▸ **Problem statement**
All of the records below should be output exactly.

▸ **Data for this exercise**
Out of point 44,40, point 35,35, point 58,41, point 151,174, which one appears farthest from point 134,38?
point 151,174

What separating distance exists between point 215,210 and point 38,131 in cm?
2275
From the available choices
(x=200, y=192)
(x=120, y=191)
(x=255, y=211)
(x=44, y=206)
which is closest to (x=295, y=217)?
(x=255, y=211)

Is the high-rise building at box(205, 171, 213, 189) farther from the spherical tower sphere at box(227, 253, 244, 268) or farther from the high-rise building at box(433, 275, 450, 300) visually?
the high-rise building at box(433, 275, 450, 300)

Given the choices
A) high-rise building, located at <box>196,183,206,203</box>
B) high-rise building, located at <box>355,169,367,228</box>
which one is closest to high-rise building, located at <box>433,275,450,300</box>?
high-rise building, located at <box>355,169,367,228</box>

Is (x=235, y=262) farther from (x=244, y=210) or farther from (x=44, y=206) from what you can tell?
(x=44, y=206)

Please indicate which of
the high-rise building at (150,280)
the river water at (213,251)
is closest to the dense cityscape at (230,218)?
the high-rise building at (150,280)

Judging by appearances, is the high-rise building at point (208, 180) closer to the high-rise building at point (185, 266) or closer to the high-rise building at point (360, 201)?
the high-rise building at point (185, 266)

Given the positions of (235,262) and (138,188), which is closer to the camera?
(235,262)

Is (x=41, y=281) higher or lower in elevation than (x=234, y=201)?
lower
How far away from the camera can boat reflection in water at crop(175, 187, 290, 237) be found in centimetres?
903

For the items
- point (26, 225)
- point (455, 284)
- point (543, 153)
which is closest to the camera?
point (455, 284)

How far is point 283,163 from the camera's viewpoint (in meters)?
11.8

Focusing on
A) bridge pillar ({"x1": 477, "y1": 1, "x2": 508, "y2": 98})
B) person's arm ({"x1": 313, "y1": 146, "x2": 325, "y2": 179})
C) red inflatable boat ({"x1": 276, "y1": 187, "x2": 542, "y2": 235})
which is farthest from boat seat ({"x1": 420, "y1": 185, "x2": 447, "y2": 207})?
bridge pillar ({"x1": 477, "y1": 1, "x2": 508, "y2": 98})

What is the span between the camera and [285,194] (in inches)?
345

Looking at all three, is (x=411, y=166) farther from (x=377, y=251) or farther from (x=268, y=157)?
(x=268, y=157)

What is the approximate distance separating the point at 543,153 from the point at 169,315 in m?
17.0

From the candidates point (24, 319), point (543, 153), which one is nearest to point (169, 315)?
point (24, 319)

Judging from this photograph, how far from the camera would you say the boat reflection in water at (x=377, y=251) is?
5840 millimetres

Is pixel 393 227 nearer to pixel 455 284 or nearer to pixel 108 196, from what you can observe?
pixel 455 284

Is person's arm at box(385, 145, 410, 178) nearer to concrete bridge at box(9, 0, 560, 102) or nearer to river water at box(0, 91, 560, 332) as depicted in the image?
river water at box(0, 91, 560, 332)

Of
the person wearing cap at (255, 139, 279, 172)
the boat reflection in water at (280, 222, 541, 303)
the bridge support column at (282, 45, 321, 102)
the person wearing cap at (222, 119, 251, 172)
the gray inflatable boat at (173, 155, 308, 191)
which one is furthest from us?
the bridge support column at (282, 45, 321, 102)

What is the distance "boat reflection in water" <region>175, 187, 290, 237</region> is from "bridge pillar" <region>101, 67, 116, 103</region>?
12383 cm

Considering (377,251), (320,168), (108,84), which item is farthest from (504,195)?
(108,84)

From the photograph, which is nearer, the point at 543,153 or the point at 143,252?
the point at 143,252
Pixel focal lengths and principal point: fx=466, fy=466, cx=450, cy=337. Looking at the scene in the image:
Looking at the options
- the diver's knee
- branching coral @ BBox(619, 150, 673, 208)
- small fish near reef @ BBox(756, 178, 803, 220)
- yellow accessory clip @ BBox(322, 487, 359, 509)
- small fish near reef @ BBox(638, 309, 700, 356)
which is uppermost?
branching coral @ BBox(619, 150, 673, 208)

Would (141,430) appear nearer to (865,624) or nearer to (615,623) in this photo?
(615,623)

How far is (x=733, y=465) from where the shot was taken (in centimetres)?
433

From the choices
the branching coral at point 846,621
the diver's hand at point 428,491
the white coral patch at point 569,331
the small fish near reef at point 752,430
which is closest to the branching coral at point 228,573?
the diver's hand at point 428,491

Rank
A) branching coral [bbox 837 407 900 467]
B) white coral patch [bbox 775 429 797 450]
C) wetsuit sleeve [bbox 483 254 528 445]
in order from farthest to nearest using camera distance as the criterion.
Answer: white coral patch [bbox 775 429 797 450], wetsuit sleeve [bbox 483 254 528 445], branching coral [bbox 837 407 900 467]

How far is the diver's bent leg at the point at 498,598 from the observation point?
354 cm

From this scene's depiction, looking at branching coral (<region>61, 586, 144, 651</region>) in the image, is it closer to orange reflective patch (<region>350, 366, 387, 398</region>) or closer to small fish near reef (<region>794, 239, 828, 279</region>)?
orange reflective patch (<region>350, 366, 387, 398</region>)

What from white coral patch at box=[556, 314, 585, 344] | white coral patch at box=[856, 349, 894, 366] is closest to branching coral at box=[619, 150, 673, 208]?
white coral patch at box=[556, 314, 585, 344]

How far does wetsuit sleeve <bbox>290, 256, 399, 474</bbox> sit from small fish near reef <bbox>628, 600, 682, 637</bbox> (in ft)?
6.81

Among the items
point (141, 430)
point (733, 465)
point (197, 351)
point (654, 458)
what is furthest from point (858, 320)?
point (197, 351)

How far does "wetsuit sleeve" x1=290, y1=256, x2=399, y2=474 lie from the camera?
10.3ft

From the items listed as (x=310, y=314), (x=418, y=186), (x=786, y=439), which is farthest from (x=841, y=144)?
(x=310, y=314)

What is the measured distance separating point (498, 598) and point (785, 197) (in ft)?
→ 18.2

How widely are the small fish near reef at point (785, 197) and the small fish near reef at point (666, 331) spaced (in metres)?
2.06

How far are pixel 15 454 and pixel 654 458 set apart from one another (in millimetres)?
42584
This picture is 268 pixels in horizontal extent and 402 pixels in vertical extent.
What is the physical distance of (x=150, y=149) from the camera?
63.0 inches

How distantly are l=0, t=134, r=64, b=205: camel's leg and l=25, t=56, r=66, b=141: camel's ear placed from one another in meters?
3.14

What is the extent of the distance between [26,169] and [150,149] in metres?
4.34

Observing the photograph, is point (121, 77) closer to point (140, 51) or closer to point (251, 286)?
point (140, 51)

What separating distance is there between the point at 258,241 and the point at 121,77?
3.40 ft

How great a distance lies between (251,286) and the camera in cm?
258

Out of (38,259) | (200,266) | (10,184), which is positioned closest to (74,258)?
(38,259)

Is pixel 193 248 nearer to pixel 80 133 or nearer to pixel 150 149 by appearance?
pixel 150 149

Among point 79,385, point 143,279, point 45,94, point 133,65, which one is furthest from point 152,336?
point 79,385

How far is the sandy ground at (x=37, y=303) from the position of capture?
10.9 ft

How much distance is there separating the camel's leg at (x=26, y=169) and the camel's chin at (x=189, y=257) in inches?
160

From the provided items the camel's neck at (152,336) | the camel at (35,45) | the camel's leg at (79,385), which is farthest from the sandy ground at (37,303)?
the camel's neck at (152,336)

▸ **Written response**
Out of point 44,40, point 35,35, point 58,41, point 151,174, which one appears farthest from point 134,38?
point 151,174

What separating distance exists between point 215,210 and point 38,131 in cm?
2275
From the available choices
(x=200, y=192)
(x=120, y=191)
(x=255, y=211)
(x=44, y=206)
which is closest to (x=295, y=217)?
(x=255, y=211)

Is the high-rise building at box(205, 171, 213, 189) farther from the spherical tower sphere at box(227, 253, 244, 268) or farther from the high-rise building at box(433, 275, 450, 300) visually?
the high-rise building at box(433, 275, 450, 300)

Given the choices
A) high-rise building, located at <box>196,183,206,203</box>
B) high-rise building, located at <box>355,169,367,228</box>
which one is closest to high-rise building, located at <box>433,275,450,300</box>?
high-rise building, located at <box>355,169,367,228</box>

Is (x=235, y=262) farther from (x=244, y=210) or farther from (x=44, y=206) from what you can tell?
(x=44, y=206)

Please indicate which of
the high-rise building at (150,280)
the river water at (213,251)
is closest to the dense cityscape at (230,218)?
the high-rise building at (150,280)

Judging by appearances, is the high-rise building at point (208, 180) closer to the high-rise building at point (185, 266) or closer to the high-rise building at point (360, 201)?
the high-rise building at point (185, 266)

Given the positions of (235,262) and (138,188), which is closer to the camera?
(235,262)

Is (x=41, y=281) higher or lower in elevation than (x=234, y=201)?
lower
How far away from the camera can boat reflection in water at crop(175, 187, 290, 237) be found in centimetres?
903

For the items
- point (26, 225)
- point (455, 284)
- point (543, 153)
which is closest to the camera?
point (455, 284)

How far is point 283,163 from the camera's viewpoint (in meters)?
11.8

Focusing on
A) bridge pillar ({"x1": 477, "y1": 1, "x2": 508, "y2": 98})
B) person's arm ({"x1": 313, "y1": 146, "x2": 325, "y2": 179})
C) red inflatable boat ({"x1": 276, "y1": 187, "x2": 542, "y2": 235})
which is farthest from boat seat ({"x1": 420, "y1": 185, "x2": 447, "y2": 207})?
bridge pillar ({"x1": 477, "y1": 1, "x2": 508, "y2": 98})

What is the span between the camera and [285,194] (in inches)?
345

Looking at all three, is (x=411, y=166) farther from (x=377, y=251) or farther from (x=268, y=157)?
(x=268, y=157)

What is the approximate distance separating the point at 543,153 from the point at 169,315 in m?
17.0

From the candidates point (24, 319), point (543, 153), which one is nearest to point (169, 315)?
point (24, 319)

Judging from this photograph, how far from the camera would you say the boat reflection in water at (x=377, y=251) is?
5840 millimetres

Is pixel 393 227 nearer to pixel 455 284 or nearer to pixel 108 196, from what you can observe?
pixel 455 284

Is person's arm at box(385, 145, 410, 178) nearer to concrete bridge at box(9, 0, 560, 102) or nearer to river water at box(0, 91, 560, 332) as depicted in the image?
river water at box(0, 91, 560, 332)

Of
the person wearing cap at (255, 139, 279, 172)
the boat reflection in water at (280, 222, 541, 303)
the bridge support column at (282, 45, 321, 102)
the person wearing cap at (222, 119, 251, 172)
the gray inflatable boat at (173, 155, 308, 191)
which one is furthest from us?
the bridge support column at (282, 45, 321, 102)

What is the distance "boat reflection in water" <region>175, 187, 290, 237</region> is from "bridge pillar" <region>101, 67, 116, 103</region>?
12383 cm

Considering (377,251), (320,168), (108,84), which item is farthest from (504,195)?
(108,84)

From the photograph, which is nearer, the point at 543,153 or the point at 143,252?
the point at 143,252
Pixel focal lengths and principal point: fx=466, fy=466, cx=450, cy=337. Looking at the scene in the image:
Looking at the options
- the diver's knee
- branching coral @ BBox(619, 150, 673, 208)
- small fish near reef @ BBox(756, 178, 803, 220)
- yellow accessory clip @ BBox(322, 487, 359, 509)
- small fish near reef @ BBox(638, 309, 700, 356)
which is uppermost?
branching coral @ BBox(619, 150, 673, 208)

Would (141,430) appear nearer to (865,624) or nearer to (615,623) in this photo?
(615,623)

How far is (x=733, y=465) from where the shot was taken (in centimetres)?
433

From the choices
the branching coral at point 846,621
the diver's hand at point 428,491
the white coral patch at point 569,331
the small fish near reef at point 752,430
which is closest to the branching coral at point 228,573?
the diver's hand at point 428,491

Rank
A) branching coral [bbox 837 407 900 467]
B) white coral patch [bbox 775 429 797 450]
C) wetsuit sleeve [bbox 483 254 528 445]
in order from farthest to nearest using camera distance as the criterion.
Answer: white coral patch [bbox 775 429 797 450], wetsuit sleeve [bbox 483 254 528 445], branching coral [bbox 837 407 900 467]

How far is the diver's bent leg at the point at 498,598 from the observation point?
354 cm

From this scene's depiction, looking at branching coral (<region>61, 586, 144, 651</region>) in the image, is it closer to orange reflective patch (<region>350, 366, 387, 398</region>) or closer to small fish near reef (<region>794, 239, 828, 279</region>)?
orange reflective patch (<region>350, 366, 387, 398</region>)

What from white coral patch at box=[556, 314, 585, 344] | white coral patch at box=[856, 349, 894, 366] is closest to branching coral at box=[619, 150, 673, 208]?
white coral patch at box=[556, 314, 585, 344]

How far does wetsuit sleeve <bbox>290, 256, 399, 474</bbox> sit from small fish near reef <bbox>628, 600, 682, 637</bbox> (in ft)?
6.81

Among the items
point (141, 430)
point (733, 465)
point (197, 351)
point (654, 458)
what is furthest from point (858, 320)?
point (197, 351)

How far does "wetsuit sleeve" x1=290, y1=256, x2=399, y2=474 lie from the camera?
10.3ft

From the items listed as (x=310, y=314), (x=418, y=186), (x=786, y=439), which is farthest from (x=841, y=144)?
(x=310, y=314)

What is the measured distance separating point (498, 598) and point (785, 197) (in ft)?
→ 18.2

How widely are the small fish near reef at point (785, 197) and the small fish near reef at point (666, 331) spaced (in metres)?
2.06

How far are pixel 15 454 and pixel 654 458 set apart from one another (in millimetres)?
42584
This picture is 268 pixels in horizontal extent and 402 pixels in vertical extent.
What is the physical distance of (x=150, y=149) from the camera?
63.0 inches

How distantly are l=0, t=134, r=64, b=205: camel's leg and l=25, t=56, r=66, b=141: camel's ear placed from one another in meters?
3.14

What is the extent of the distance between [26,169] and [150,149] in metres?
4.34

Observing the photograph, is point (121, 77) closer to point (140, 51) or closer to point (251, 286)?
point (140, 51)

What separating distance is there between the point at 258,241 and the point at 121,77?
3.40 ft

How great a distance lies between (251,286) and the camera in cm?
258

Out of (38,259) | (200,266) | (10,184), which is positioned closest to (74,258)?
(38,259)

Is pixel 193 248 nearer to pixel 80 133 or nearer to pixel 150 149 by appearance?
pixel 150 149

Among point 79,385, point 143,279, point 45,94, point 133,65, which one is furthest from point 152,336?
point 79,385

How far is the sandy ground at (x=37, y=303) from the position of capture?
10.9 ft

How much distance is there separating the camel's leg at (x=26, y=169) and the camel's chin at (x=189, y=257) in inches?
160

From the provided items the camel's neck at (152,336) | the camel at (35,45) | the camel's leg at (79,385), which is farthest from the sandy ground at (37,303)?
the camel's neck at (152,336)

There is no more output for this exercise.